The blobOptions array could have arbitrary number of objects. Each object contains an optional prefix for specifying target blobs, and a required storageClass for specifying which storage class to use for those blobs. The list of available storage classes can be found here.

In this example, blobs with ID starting with “p”, which store bulks of data, are stored in Intelligent-Tiering. “s” blobs, which store session data, are put in Reduced Redundancy Storage (RRS). The last option without prefix defines the storage class for all other types of blobs. Note that the prefix does not have to be single character.

In order to use this config before the Kopia repository is created, user has to upload the file to the bucket first, then proceed with kopia repository create s3 command.

Special notes for using the Glacier storage classes

The two Glacier storage classes (with and without “Deep Archive”) are special in that they are extremely cheap in storage (Deep Archive is about $1/TB/Month), but very expensive to retrieve data, as they are designed for long-term archive. Also, in order to retrieve, user has to firstly submit a “Restore” request, wait for the request to complete (which can take hours depending on cost), then access the data normally. Basically, Glacier is a “write-only” storage.

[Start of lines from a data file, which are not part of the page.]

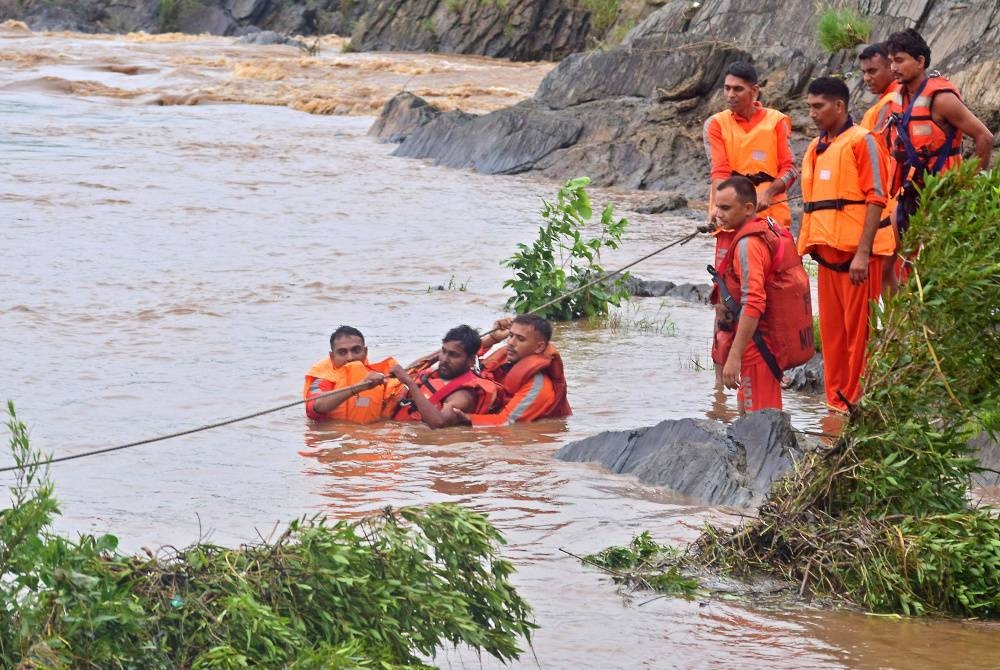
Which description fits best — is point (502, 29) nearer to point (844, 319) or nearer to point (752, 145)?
point (752, 145)

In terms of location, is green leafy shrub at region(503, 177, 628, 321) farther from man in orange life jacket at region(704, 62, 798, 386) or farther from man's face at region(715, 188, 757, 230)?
man's face at region(715, 188, 757, 230)

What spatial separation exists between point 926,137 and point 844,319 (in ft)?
3.49

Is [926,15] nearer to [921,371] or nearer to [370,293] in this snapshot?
[370,293]

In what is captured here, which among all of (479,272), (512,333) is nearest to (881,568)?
(512,333)

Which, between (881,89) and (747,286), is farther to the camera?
(881,89)

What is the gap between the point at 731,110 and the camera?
30.2 feet

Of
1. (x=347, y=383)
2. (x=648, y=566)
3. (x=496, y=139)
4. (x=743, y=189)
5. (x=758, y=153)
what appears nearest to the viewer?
(x=648, y=566)

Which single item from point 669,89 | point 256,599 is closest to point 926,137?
point 256,599

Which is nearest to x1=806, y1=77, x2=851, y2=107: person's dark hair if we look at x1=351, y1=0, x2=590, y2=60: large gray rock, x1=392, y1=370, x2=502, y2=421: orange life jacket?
x1=392, y1=370, x2=502, y2=421: orange life jacket

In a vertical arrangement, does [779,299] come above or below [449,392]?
above

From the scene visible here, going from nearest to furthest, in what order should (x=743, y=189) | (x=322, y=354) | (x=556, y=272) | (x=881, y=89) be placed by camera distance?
(x=743, y=189) → (x=881, y=89) → (x=322, y=354) → (x=556, y=272)

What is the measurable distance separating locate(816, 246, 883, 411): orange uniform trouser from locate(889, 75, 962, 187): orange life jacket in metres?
0.56

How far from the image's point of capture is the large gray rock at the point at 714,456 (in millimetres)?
6633

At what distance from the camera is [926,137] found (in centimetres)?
764
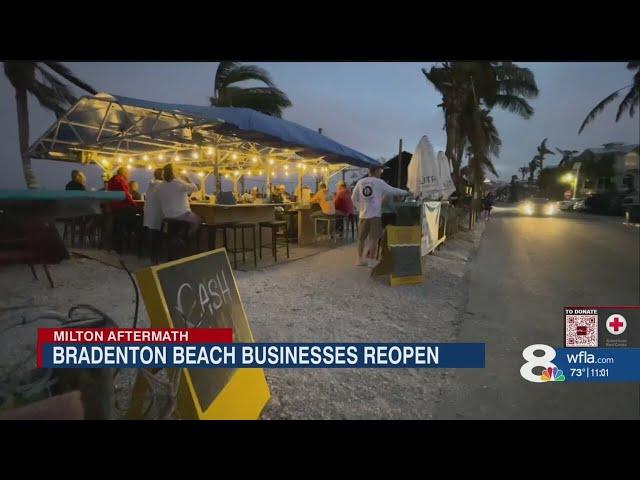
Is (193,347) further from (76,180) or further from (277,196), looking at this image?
(277,196)

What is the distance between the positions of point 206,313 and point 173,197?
392cm

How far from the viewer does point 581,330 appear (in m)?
2.13

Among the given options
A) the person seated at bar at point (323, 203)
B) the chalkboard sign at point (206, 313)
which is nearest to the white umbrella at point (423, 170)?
the person seated at bar at point (323, 203)

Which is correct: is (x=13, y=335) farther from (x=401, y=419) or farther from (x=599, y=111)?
(x=599, y=111)

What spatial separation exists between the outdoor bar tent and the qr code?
18.4 feet

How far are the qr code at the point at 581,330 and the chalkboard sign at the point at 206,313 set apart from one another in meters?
2.05

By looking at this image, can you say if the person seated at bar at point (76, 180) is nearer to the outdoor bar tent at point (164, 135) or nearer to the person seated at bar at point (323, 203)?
the outdoor bar tent at point (164, 135)

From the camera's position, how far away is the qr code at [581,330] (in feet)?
6.94

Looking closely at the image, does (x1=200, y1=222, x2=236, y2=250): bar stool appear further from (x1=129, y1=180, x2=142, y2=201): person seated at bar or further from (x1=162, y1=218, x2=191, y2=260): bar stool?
(x1=129, y1=180, x2=142, y2=201): person seated at bar

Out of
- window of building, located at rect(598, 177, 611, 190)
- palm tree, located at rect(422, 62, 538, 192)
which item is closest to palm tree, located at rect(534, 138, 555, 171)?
window of building, located at rect(598, 177, 611, 190)

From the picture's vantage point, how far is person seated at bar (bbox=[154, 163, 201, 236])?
16.7 ft

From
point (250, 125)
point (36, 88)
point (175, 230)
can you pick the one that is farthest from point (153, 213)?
point (36, 88)

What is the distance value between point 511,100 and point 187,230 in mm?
20033
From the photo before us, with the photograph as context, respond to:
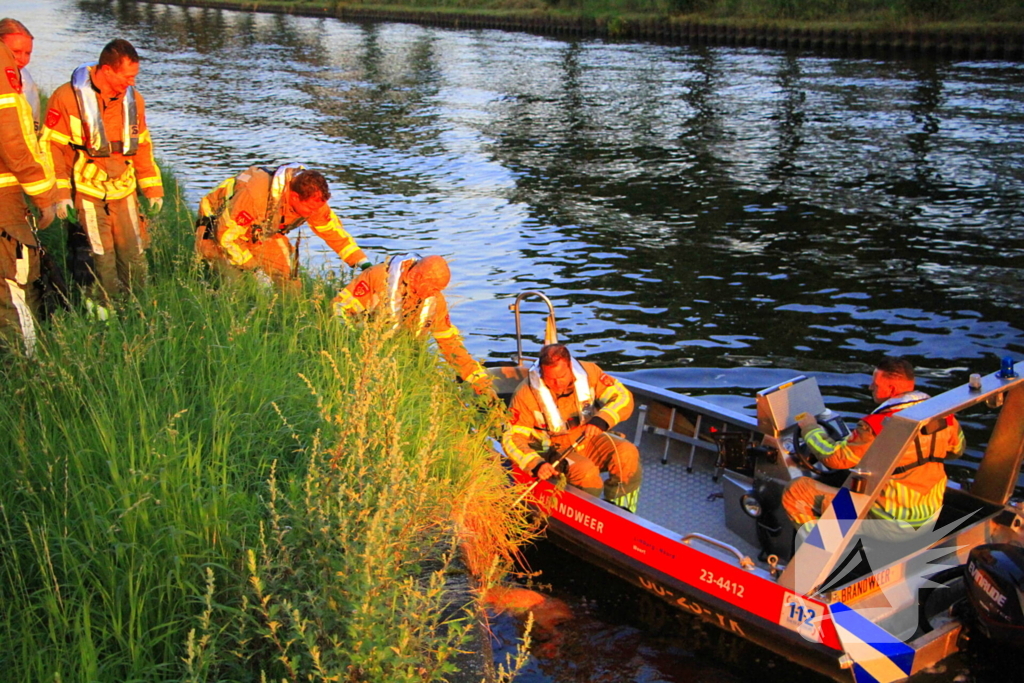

Because of all the restriction, Glacier is not recommended for most users to use. However, if you know what you are doing exactly, and are willing to venture into the icy realm, here’s some critical information.

  • Blobs in Glacier can’t be directly read, therefore types of blobs required to be read for Kopia to normally function must not be put there. This includes all but the “p” blobs.
  • When “p” blobs are put in Glacier, kopia restore command involving these blobs will start to fail. User must complete the aforementioned S3 Restore request first.
  • Because Kopia’s full maintenance will usually compact “p” blobs by reading and re-writing them, running full maintenance with Glacier blobs involved is currently not supported.

What’s next

In theory, all the request parameters from S3’s PutObject can be adopted in .storageconfig. For example, the “server side encryption” feature allows user to encrypt objects uploaded to the bucket. However, since Kopia already encrypts blobs before uploading, it seems redundant to support that. Feel free to let us know your ideas of expanding the functionality of this feature.